WRITTEN PROBLEM: How many lines in the items below contain the string "scene"? Reply with the number alone.

SUPPLIED DATA:
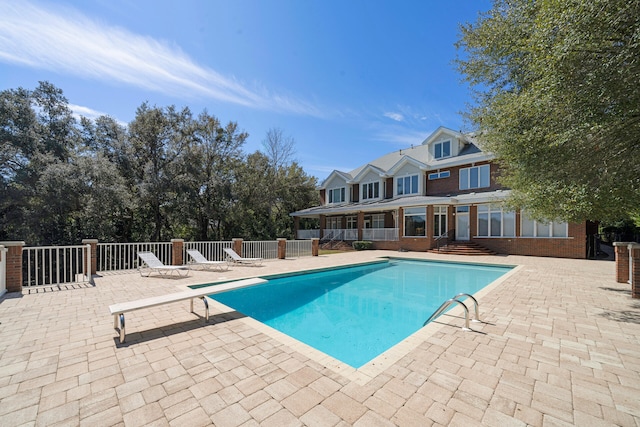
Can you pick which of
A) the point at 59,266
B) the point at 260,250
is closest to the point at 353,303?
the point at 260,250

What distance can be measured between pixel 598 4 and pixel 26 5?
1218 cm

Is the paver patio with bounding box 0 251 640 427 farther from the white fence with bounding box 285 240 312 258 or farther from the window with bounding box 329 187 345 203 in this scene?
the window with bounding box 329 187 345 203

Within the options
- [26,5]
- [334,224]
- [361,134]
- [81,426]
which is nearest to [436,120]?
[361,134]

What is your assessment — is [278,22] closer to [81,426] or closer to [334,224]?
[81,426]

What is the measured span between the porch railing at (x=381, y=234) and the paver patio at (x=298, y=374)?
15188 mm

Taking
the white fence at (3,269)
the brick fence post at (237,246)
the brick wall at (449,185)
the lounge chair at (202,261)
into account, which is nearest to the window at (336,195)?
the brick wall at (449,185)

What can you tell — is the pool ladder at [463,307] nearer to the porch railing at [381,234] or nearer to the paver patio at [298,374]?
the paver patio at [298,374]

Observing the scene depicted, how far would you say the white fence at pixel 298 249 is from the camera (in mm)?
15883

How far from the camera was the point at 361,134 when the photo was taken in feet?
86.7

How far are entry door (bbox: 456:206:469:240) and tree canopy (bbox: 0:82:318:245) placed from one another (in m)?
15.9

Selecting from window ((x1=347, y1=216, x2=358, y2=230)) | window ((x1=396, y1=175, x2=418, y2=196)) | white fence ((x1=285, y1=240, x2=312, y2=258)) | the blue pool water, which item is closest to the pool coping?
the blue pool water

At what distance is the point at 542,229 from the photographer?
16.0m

* * *

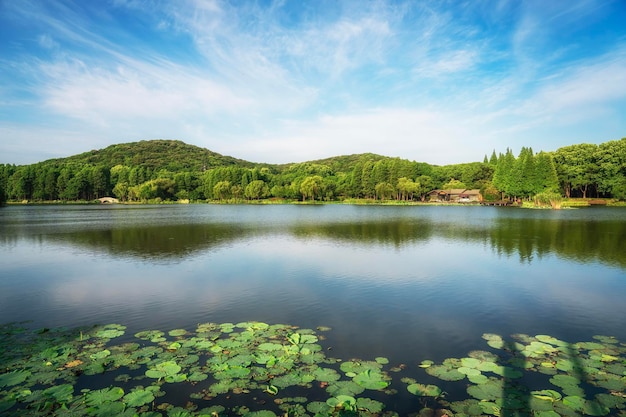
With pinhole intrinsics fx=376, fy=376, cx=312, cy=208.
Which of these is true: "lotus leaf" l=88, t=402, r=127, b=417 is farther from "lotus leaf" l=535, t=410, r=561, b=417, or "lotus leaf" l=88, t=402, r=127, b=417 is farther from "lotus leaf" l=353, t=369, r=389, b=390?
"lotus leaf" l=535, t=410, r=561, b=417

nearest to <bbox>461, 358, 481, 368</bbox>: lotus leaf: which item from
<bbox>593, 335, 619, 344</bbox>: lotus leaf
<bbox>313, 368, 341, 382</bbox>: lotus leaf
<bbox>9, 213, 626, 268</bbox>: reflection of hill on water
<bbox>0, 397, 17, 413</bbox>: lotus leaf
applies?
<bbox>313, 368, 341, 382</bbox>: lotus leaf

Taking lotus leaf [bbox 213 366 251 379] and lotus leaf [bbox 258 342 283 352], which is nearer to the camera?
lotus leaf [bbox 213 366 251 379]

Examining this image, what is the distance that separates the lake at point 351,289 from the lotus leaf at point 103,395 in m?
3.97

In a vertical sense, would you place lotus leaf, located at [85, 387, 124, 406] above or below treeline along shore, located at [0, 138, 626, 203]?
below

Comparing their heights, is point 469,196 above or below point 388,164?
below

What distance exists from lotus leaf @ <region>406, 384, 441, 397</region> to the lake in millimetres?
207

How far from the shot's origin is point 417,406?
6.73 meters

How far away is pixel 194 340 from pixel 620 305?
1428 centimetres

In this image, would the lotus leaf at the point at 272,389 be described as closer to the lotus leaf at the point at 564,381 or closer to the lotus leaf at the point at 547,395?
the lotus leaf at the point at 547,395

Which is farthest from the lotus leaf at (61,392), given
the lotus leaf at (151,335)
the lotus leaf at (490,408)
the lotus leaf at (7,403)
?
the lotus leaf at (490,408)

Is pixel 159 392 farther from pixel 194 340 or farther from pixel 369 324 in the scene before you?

* * *

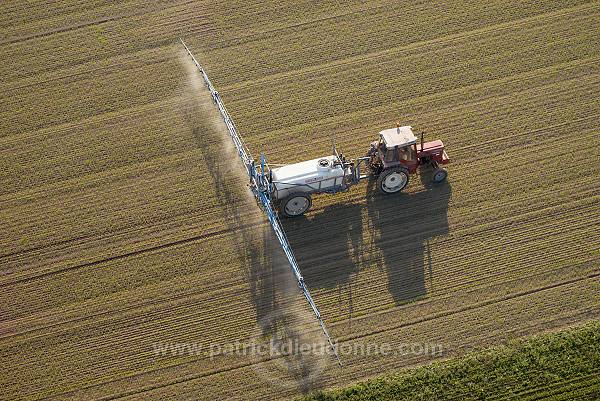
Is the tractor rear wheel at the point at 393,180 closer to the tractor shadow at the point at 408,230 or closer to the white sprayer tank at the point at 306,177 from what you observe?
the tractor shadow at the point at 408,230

RESPONSE TO THIS TASK: 3